We still need to handle the idea of "Top Level Accounts" that we've encountered at FIs (particularly credit unions), where they'll have a structure like:
- User
- Account 1234
- Subaccount 123401 (Savings account)
- Subaccount 123402 (Checking account)
- Account 4321
- Subaccount 432101 (Savings account)
- Subaccount 432105 (Loan account)
- Account 1234
In a previous project we mapped these conceptually to:
- User
- Top Level Account 1234 (or "Account Group")
- Account 123401
- Account 123402
- Top Level Account 4321
- Account 432101
- Account 432105
- Top Level Account 1234 (or "Account Group")

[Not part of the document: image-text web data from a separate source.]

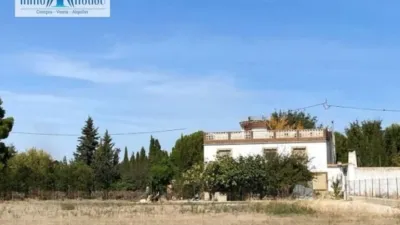 House in La Milagrosa - La Estrella photo 2
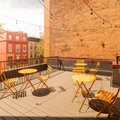 Coliving in Crown Heights - Brooklyn, New York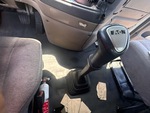 Cab with Gear Selector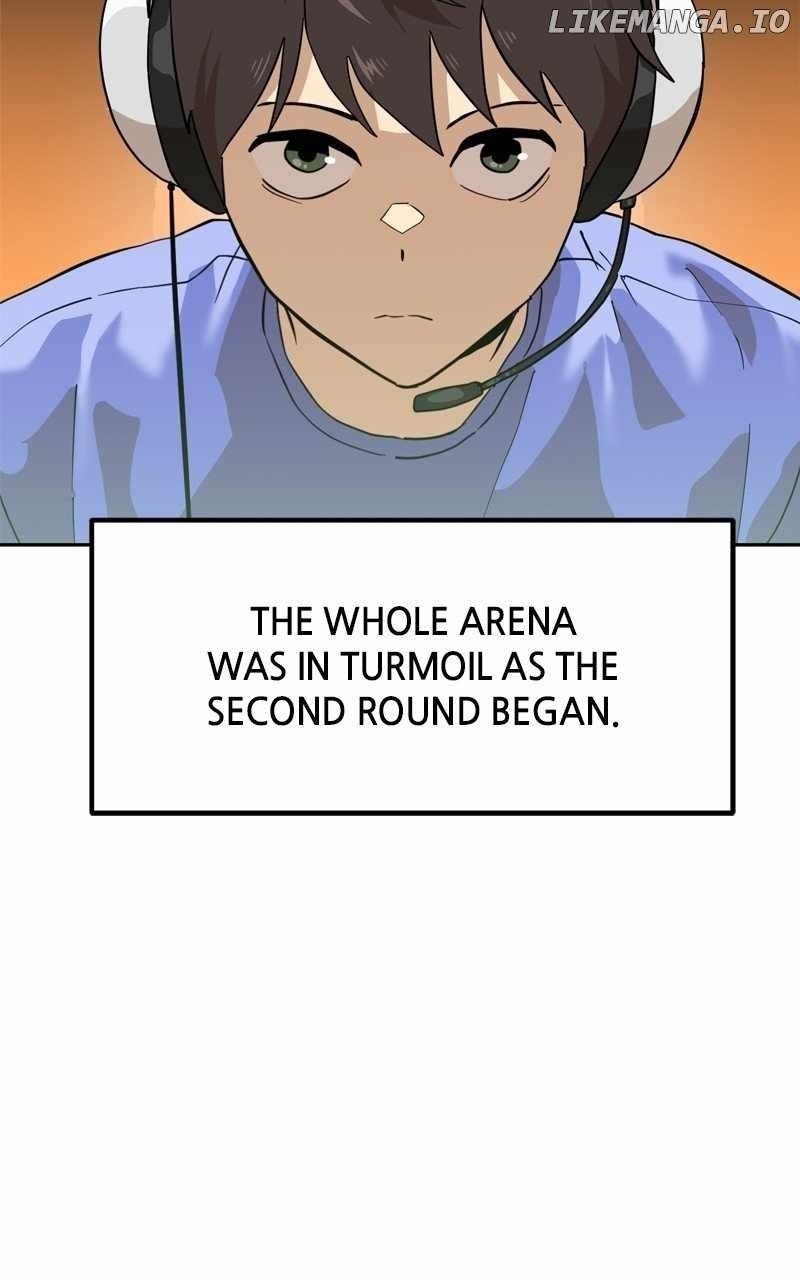 Double Click (PARK Soo-bong) — Chapter 155 — page 128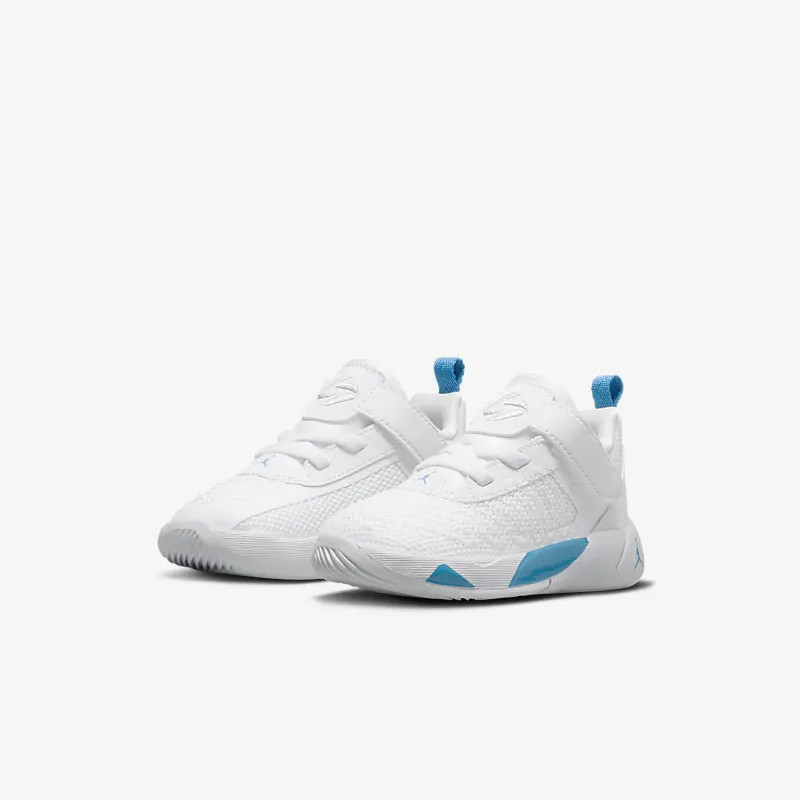 Jual Sepatu Basket Anak Air Jordan Luka 1 Pf Td White Original Dr6085-104 - v3.ncrsport.com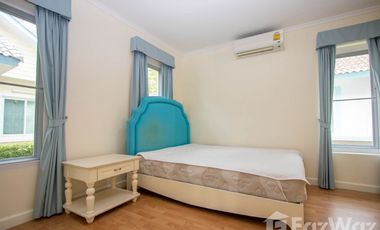 Delightful 2 BR House For Sale At Baan Nonnipa Nong Han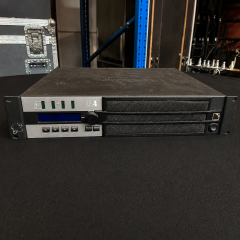 Used L-Acoustics LA4 for sale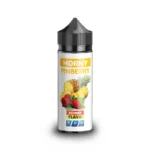 HORNY FLAVA Shortfill E-liquids Horny Pinberry | Guardian Vape Shop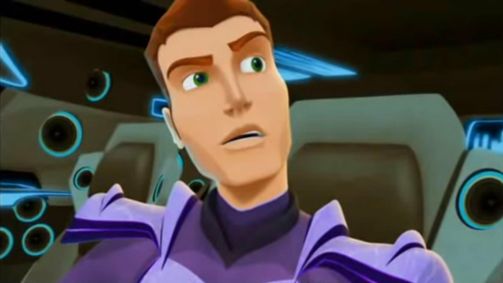 Hot Wheels Battle Force 5 Hot Wheels Battle Force 5 Staffel 2 Folge 12: Bündnis unter Feinden Teil 1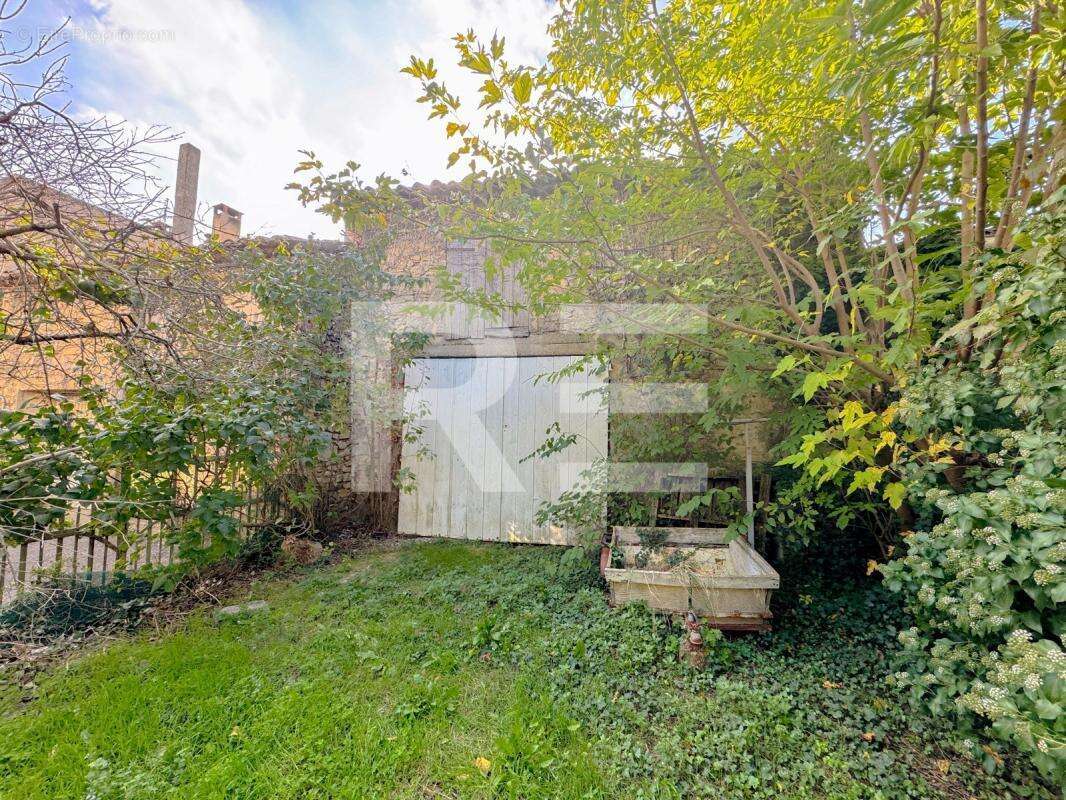 Maison à SAINT-NAZAIRE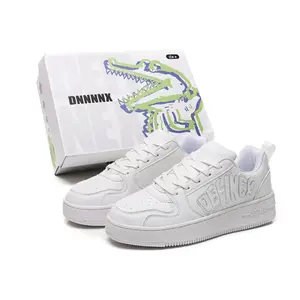 Dnnnnx Днннн амортизирующие низкие скейтерские кроссовки унисекс цвета хаки, цвет Khaki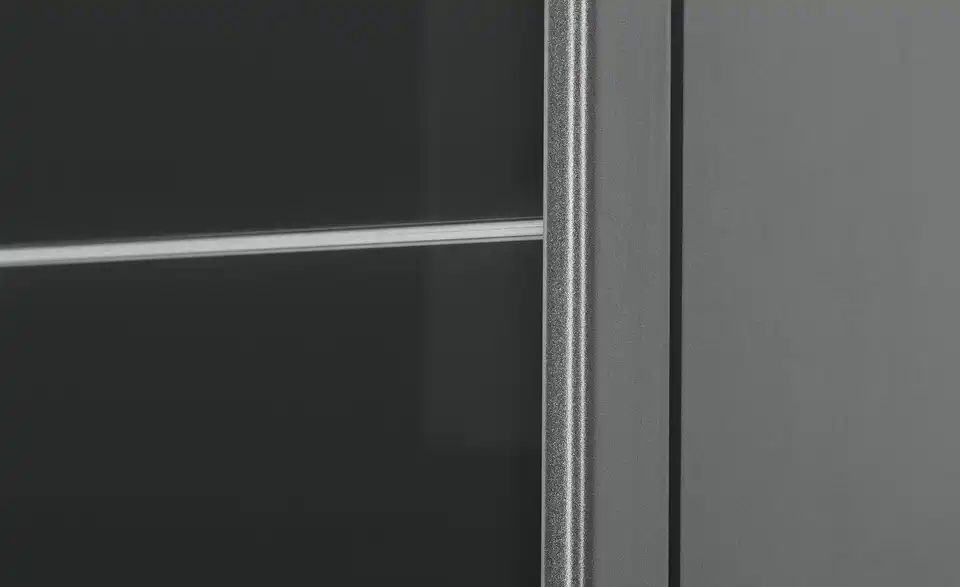 meinSchrank Schwebetürenschrank Marie BHT 271|210|62 cm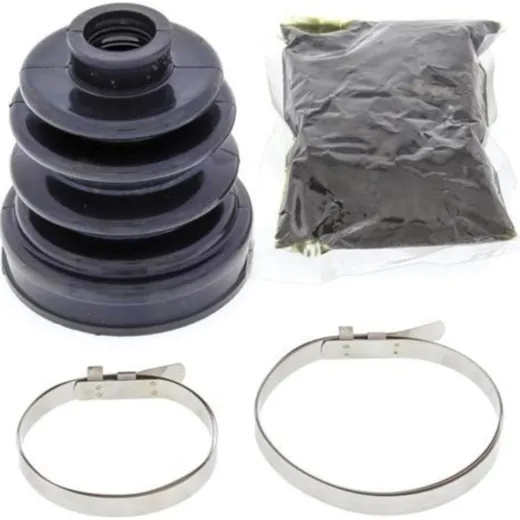 Achsmanschette / CV Boot - Reparatursatz - Hinten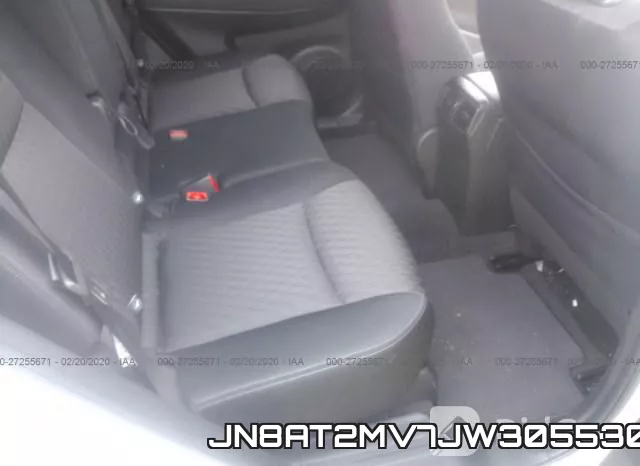 JN8AT2MV7JW305530 фото 9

While most users only have one account and would thus be well served by a "Customer" that maps to a "Top Level Account", we can handle the multi-top-level-account scenario using an optional id parameter passed to the customer query:
query AccountQuery {
me {
customer {
accounts {
id
}
}
}
}
query OtherAccountQuery {
me {
customer(id: "1234") {
accounts {
id
}
}
}
}Notes
- While we'd typically maintain but deprecate the existing "Relationship"-related types, we're currently only using it in a single unreleased project and will update that project to use the new "Customer" type.
- Despite the above, we should still bump the minor version of the package.